The Restoration of E.W. Pugin's Hoxton Church

The website IanVisits (by way of the Pugin Society) brought to my attention a restoration which took place a few years ago at St. Monica's, Hoxton Square -- an Augustinian church designed and executed in the mid 1860's by Edward Welby Pugin, eldest son of A.W.N. Pugin.

The church was originally decorated in a manner that was consonant with his father's own gothic revival work; namely, bold and bright colours and patterns, with decorative motifs and symbols. Unfortunately, sometime around 1960, these were short-sightedly painted over. Not even the woodwork found on the ceiling was spared the white-washing.

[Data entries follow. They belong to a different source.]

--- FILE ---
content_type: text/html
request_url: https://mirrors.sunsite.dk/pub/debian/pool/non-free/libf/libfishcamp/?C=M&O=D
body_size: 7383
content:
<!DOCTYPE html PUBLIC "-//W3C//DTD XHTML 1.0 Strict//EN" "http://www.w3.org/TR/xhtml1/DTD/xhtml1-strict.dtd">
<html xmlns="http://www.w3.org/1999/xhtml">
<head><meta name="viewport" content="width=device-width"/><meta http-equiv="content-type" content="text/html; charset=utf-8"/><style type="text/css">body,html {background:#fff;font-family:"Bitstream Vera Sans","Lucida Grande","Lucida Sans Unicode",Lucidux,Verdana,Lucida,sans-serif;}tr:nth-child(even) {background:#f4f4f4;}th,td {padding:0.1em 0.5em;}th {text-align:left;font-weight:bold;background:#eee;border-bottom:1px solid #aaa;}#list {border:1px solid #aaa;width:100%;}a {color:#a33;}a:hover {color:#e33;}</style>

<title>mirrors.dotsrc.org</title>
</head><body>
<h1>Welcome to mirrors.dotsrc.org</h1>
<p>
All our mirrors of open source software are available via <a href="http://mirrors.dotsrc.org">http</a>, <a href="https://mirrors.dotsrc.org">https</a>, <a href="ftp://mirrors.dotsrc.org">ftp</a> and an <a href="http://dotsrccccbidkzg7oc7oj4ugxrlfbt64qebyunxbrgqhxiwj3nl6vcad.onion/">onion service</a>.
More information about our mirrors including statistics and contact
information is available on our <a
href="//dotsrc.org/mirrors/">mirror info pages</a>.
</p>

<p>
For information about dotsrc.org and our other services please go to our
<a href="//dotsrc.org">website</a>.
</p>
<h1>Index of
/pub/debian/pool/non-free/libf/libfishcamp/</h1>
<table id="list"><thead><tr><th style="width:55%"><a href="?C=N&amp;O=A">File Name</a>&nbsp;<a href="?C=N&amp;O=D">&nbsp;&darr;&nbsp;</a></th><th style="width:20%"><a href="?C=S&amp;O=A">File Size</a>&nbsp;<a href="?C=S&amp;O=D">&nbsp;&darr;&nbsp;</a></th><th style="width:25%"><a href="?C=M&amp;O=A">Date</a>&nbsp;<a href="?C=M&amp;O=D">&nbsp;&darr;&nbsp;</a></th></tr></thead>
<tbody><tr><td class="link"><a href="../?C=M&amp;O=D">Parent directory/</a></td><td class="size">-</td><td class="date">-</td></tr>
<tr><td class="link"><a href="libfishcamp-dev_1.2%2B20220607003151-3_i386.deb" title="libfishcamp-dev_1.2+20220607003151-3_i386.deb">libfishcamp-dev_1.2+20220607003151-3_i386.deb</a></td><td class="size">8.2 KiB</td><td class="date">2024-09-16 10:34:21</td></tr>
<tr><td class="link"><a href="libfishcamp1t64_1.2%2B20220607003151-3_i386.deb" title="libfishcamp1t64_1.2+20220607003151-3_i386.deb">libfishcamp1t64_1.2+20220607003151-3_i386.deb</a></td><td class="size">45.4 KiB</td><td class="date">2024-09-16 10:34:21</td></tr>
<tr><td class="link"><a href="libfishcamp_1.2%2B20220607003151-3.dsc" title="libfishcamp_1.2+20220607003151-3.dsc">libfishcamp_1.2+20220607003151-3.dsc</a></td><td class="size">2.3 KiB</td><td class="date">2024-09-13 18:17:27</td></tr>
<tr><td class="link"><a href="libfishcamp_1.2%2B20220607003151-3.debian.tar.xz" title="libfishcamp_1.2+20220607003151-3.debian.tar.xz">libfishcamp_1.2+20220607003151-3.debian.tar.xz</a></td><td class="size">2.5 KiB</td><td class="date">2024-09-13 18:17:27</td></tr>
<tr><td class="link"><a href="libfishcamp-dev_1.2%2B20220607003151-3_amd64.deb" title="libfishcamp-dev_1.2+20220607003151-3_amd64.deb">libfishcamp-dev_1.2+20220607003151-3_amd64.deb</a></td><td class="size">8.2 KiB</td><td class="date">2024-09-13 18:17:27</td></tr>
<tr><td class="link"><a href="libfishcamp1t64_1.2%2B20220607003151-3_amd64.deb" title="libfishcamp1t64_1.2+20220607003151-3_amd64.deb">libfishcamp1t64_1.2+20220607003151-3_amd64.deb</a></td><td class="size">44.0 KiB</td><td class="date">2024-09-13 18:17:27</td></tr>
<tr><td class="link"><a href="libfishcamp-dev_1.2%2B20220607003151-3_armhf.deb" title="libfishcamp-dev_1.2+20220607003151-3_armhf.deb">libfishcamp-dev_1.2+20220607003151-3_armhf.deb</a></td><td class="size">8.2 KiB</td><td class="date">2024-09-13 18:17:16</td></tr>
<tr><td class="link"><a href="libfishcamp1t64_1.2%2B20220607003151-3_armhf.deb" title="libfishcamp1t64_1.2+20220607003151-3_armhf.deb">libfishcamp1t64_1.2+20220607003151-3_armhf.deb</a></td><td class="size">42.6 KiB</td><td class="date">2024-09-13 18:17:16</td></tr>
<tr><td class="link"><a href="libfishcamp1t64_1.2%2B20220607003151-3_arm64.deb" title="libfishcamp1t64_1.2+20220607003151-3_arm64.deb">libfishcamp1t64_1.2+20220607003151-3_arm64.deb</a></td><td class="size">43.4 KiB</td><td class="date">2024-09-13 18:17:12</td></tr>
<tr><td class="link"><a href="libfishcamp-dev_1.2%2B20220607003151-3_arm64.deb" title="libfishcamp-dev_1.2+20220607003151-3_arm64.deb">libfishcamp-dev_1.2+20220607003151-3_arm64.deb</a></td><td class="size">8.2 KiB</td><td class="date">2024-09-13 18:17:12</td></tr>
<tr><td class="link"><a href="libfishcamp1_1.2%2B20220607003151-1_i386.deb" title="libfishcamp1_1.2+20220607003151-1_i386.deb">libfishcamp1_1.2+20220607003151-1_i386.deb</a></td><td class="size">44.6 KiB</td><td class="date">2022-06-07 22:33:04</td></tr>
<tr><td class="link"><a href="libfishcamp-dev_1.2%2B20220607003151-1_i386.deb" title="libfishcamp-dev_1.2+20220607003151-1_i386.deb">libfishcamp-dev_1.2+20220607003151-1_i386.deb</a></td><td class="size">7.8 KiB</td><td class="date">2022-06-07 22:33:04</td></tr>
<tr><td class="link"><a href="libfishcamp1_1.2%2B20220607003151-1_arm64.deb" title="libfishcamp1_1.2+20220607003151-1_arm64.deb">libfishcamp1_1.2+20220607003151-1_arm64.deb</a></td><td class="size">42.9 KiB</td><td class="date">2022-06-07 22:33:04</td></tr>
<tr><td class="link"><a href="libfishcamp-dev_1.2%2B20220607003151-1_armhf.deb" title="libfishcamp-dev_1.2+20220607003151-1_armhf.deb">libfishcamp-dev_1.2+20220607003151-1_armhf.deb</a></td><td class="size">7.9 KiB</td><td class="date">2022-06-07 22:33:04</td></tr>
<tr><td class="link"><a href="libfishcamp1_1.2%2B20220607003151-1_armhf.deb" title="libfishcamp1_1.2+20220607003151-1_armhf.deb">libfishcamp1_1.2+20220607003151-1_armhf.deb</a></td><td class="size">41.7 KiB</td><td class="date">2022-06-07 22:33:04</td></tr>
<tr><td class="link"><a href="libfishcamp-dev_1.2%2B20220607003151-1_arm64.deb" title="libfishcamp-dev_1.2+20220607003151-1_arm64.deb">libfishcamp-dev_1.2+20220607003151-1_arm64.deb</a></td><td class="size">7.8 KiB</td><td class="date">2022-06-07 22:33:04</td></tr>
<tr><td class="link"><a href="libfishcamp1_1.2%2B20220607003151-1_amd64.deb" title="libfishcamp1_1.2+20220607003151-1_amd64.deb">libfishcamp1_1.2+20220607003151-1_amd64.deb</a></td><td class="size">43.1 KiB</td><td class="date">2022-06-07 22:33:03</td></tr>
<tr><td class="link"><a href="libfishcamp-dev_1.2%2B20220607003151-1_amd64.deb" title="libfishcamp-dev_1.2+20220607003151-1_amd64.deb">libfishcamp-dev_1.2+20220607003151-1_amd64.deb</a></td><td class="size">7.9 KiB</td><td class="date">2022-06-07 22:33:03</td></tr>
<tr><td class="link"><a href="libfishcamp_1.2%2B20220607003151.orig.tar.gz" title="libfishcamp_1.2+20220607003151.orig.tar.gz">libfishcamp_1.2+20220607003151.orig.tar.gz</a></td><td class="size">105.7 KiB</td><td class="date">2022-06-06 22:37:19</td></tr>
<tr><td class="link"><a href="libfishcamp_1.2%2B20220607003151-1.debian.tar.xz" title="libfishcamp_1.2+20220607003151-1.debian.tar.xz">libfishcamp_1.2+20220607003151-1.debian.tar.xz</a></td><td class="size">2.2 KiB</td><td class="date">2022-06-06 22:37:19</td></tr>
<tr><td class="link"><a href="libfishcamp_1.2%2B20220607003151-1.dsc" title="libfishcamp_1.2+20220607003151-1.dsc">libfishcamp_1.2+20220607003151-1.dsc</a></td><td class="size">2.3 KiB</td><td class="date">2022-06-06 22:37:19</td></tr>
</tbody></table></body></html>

Here was the end result:

Underneath all of these layers of paint, however, the original gothic revival work still lingered; sleeping, one might say, until the day when it would be revealed again.

That day thankfully came. What does some colour, design and ornament do by comparison? Why this:

Photo source: (c) IanVisits
Evidently the colours and patterns within the sanctuary and behind the reredos of the original high altar are the star of this particular show, but what shouldn't be overlooked is the profound impact that the ceiling now has in this restored state -- one which both emphasizes the wood beam construction and also adds a further layer of visual interest to the entire church.

Here is a closer look at the sanctuary itself:

Photo source: (c) IanVisits
Projects such as these are a good reminder that no matter how much has been lost, restoration should never be discounted out of hand.